What to produce:
Repeat the lines of these records with "pale blue wall" swapped for "cream wall" and everything else unchanged, leaving the pictures out of your answer.

┄┄┄┄┄┄

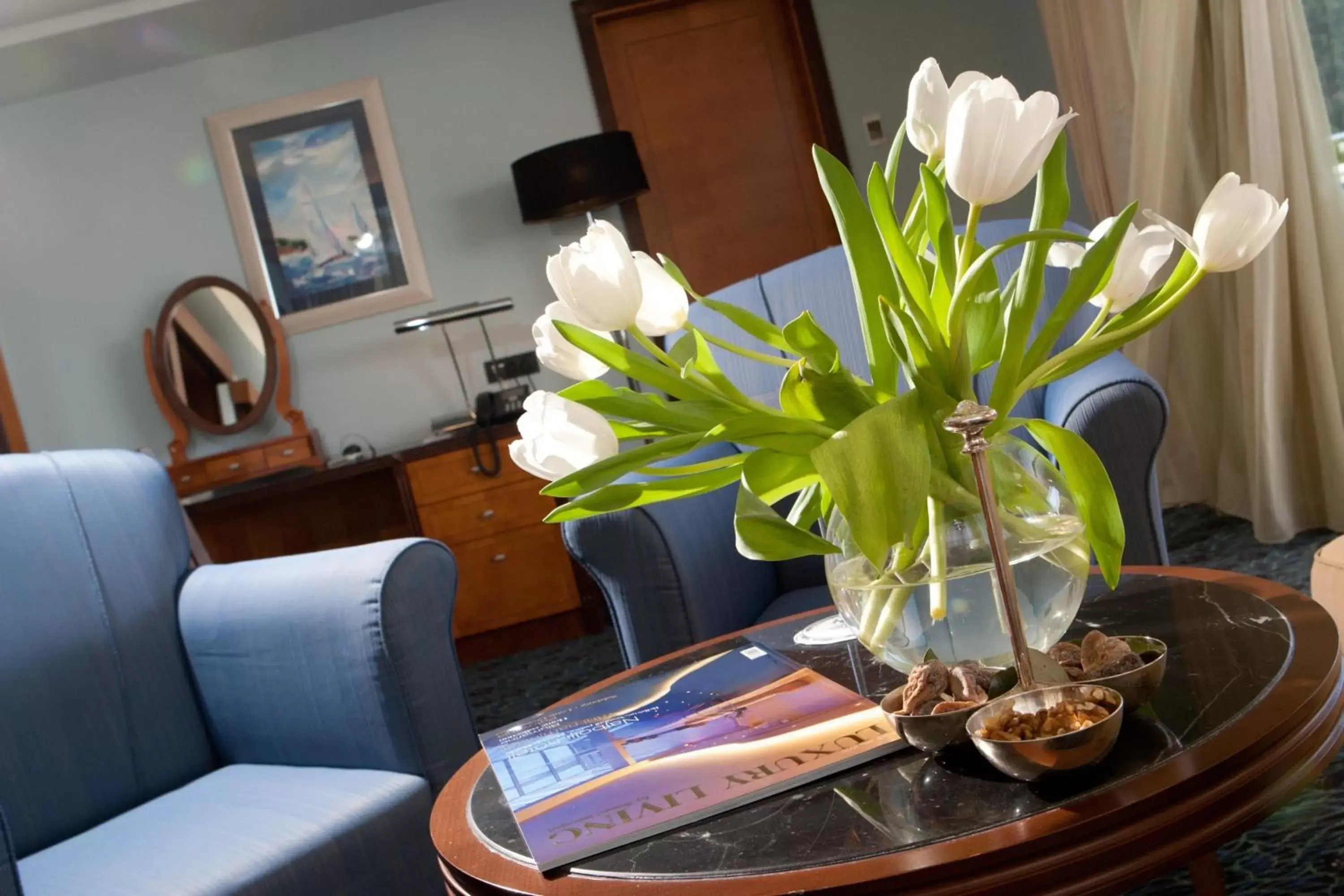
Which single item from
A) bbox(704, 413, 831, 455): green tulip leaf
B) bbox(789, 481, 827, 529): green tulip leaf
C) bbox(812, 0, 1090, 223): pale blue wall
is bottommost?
bbox(789, 481, 827, 529): green tulip leaf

┄┄┄┄┄┄

Full output:
Which single item from
A) bbox(704, 413, 831, 455): green tulip leaf
B) bbox(789, 481, 827, 529): green tulip leaf
C) bbox(812, 0, 1090, 223): cream wall
is bottommost?
bbox(789, 481, 827, 529): green tulip leaf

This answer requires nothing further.